Disguised Phishing Links
The Cloudflare 2023 Phishing Threats Report highlights the tactic of indirectly linking to malware. This can involve the target receiving an email, text or embedded link to a superficially harmless or trusted site which in-turn has links to other sites. The initial destination might be infected itself or could be the beginning of a chain of benign pages that at some stage will lead to malware. The purpose of this approach is to bypass software and systems such as Clouflare itself that aim to block potentially harmful content before it can be acted upon by the unwary recipient. If an email appears to come from a reliable source and has no detectable harmful content it is going to get through most malware filters.
Hackers have taken a more sophisticated approach by sending data including initially reliable links but weaponising those links after any data has been received, scanned and displayed to the target. If the hacker owns the linked site they are free to add any malware code whenever they like. This could be in the gap between sending emails on a Sunday and their opening on Monday morning. This does require a degree of work on the hacker’s part. The site needs to be set up to look like a reputable site and linked with a believable fake url; spoofing the original domain. These sites are unlikely to be active for long. They will soon be taken down or blocked by security systems or Internet Service Providers but they only need to be online long enough to fool the target. The imitation site code is not wasted and can be linked to another url for subsequent attacks. Another plan is to compromise a genuine site in the time between sending and opening the phishing email. The hacker may already have admin access to the site but will be careful not to add any active malware code until they are ready for an attack. As already mentioned this active target may not be the first site linked to by the phishing request.
Cloudflare describe a cleverly executed example that took place in July 2022. The attack began with text messages containing alerts to log in to a Cloudflare account. The link in the text went to a url that was very similar to the genuine Cloudflare-Okta log in page. This fake url had been registered less than 40 minutes before the texts were sent. The rogue page was essentially similar to the genuine Cloudflare-Okta log in; asking for a user name and password. ‘Successful’ entry of account details led to the silent download of software including the AnyDesk remote access software. The rogue credential checker used a Time-Based One Time Password as part of its sign in process. This might require Multi-Factor Authentication (MFA) from the user. As that user will be the same as had received the original text phishing message; organising such a link would not be a problem and highlights an example that MFA cannot always be trusted. Cloudflare itself relies on a physical security key to validate access not a MFA system. It is interesting to note that any such attack would depend on knowing that a target is using Cloudflare and a mobile number for that user. It could not have been implemented without a prior data breach or lax data security within the target organisation.

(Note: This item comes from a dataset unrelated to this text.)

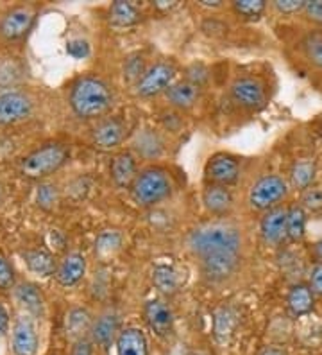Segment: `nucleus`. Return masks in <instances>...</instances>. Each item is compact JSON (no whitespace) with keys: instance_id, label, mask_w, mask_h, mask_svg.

The example also highlights the risks from multichannel phishing. Security systems expect malicious links to come from emails and are relatively good at filtering received mail and disabling links. Other media that could legitimately contain links include text messages, WhatsApp conversations or in the chat features of meeting software such as Zoom or Teams. These destinations may be harder to guess than emails where a company format (such firstname.lastname_at_companyurl) is usually in place but genuine contact data can be purchased with relative ease from reputable or less scrupulous suppliers.
Users need to be aware of additional phishing threats on a Monday morning or following a national holiday. It is quite likely that this will be a time with a noticeable backlog of emails that the user will need to wade through and hopefully avoid trashing the important ones. This is often a busy part of the working week making it equally ideal to send phishing texts. Again the recipient needs to be particularly vigilant and consider if requests need to be acted upon immediately. Any automated filtering system needs to consider how recently any domains linked to have been in existence. As this requires a web search rather than a simple look up against a local black or white list of approved sites it may not always be practical. Staff education and awareness of phishing techniques will always be a strong deterrent to malware attacks.